What would be the effect on Kansas City? After city council hearings on the pending crisis, KCUR's Steve Bell notes that the most direct effect is not the most significant one.
Direct Federal Grants
The federal government pumps $100 million a year directly into Kansas City, Missouri projects and services in the form of grants. That would mean a loss of $10 million or so from the city's $1.2 billion budget if the nation goes “over the cliff” and faces 10 percent across-the-board budget cuts.
But former chamber of commerce CEO Pete Levi, who now promotes the city's interests in Washington, says that's not the main concern.
Job Cuts, Decreased City Revenue
Levy says, “It's not just the money coming directly from the federal government. It's the reduction in sales tax revenue, earnings tax revenue and all the other pots of money the city collects through which you provide those services. There's 35,000 some-odd federal employees in the metropolitan area. If they're furloughed or not rehired whatever happens that all has an indirect unintended consequence. :
Levi and fellow Polsinelli Shughart lobbyist Julius Hobson gave their report to the full council last week. Hobson elaborated on some effects of a layoff of federal employees mentioned by his colleague: “It means we always stand in line for TSA at the airport for security at the airport. There'll be fewer of those persons available. FBI agents, you name it. That's what'll get cut in this process.
Less Money For Transportation, Defense Contractors
Hobson also told the council the current crisis means no TIGER grants for transportation if and until Congress restores the program, and that Kansas City would also feel the impact of cuts to defense contracts. :
Hobson said some might not expect that much damage from defense cuts because we do not have a large number of military contractors in the city itself, “but in the state, we do. So the other part of the incapacitating effect for you is not just loss of the federal grants and the indirect effect that you'll receive from federal employees laid off, but the state's revenue will go down as defense contractors get hit.”

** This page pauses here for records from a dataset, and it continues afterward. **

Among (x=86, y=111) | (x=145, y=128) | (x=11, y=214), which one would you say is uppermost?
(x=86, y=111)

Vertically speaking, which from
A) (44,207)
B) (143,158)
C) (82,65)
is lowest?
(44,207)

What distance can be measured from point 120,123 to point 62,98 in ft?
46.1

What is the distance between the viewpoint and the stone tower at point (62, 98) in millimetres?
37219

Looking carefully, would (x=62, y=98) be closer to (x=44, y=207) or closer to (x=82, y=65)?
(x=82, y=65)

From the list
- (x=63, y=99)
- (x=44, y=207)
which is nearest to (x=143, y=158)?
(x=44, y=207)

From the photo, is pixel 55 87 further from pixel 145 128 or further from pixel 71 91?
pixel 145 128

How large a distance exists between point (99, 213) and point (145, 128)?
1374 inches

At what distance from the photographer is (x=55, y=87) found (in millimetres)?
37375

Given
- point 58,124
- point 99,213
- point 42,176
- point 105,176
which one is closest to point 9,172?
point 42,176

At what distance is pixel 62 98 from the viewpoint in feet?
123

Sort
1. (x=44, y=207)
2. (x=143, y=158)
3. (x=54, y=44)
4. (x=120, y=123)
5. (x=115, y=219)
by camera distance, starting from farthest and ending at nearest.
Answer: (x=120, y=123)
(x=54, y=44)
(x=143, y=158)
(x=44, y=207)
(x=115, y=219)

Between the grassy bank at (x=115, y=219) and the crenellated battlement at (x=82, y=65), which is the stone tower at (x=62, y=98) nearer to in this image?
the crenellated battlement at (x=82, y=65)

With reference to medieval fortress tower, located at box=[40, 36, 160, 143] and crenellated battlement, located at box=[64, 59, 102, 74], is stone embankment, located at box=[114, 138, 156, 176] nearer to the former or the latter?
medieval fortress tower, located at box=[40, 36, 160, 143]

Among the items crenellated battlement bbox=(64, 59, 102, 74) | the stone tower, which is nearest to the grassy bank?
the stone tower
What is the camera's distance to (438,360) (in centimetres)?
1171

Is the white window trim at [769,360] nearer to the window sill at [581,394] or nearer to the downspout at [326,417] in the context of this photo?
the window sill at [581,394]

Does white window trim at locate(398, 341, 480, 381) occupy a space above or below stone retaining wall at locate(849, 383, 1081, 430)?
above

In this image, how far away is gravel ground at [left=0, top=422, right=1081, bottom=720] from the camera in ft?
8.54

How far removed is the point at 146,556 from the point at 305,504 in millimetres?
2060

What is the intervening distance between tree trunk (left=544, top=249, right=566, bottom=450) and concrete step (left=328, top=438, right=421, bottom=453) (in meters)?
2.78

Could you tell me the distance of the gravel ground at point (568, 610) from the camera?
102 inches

Recession, High Unemployment
Hobson said the layoffs, cutbacks, and effect on the confidence of the business community would deal the local economy a harsh blow, with the Congressional Budget Office predicting that the city woldll slide back into a recession with 9.1 percent unemployment.
Reduced Help With Disasters, Rescues
Councilman John Sharp, former head of the city's ambulance service, worried about the looming effects on public safety. Sharp noted that almost all the equipment and supplies that are used to effectuate rescues are a result of funding that the city has received from the Urban Area Security Initiative. He said those funds not only benefitted the Kansas City Fire Department, but also others in the region, wheresulting rescue resources are often shared.
No Quick Fix To Replace Lost Services
Finance Chair Jan Marcason said decisions are made or not made in Washington but experienced in local communities. “We're where the buck stops,” she said. “They come to us for services.”
And Marcason says cities won’t be able to fill the gap left by cuts to federal spending. :”We don’t have a lot of discretionary money to pick up the pieces that the federal government is abandoning,” she explained.
Are They Listening In Washington?
The Kansas City city council has gone on record as officially urging Congress to avoid the “fiscal cliff” or “sequestration,” as it is also called and to reach a compromise on the matter of budget cuts and revenue.
Resolutions by local governments, of course, have no binding effect on the Congress.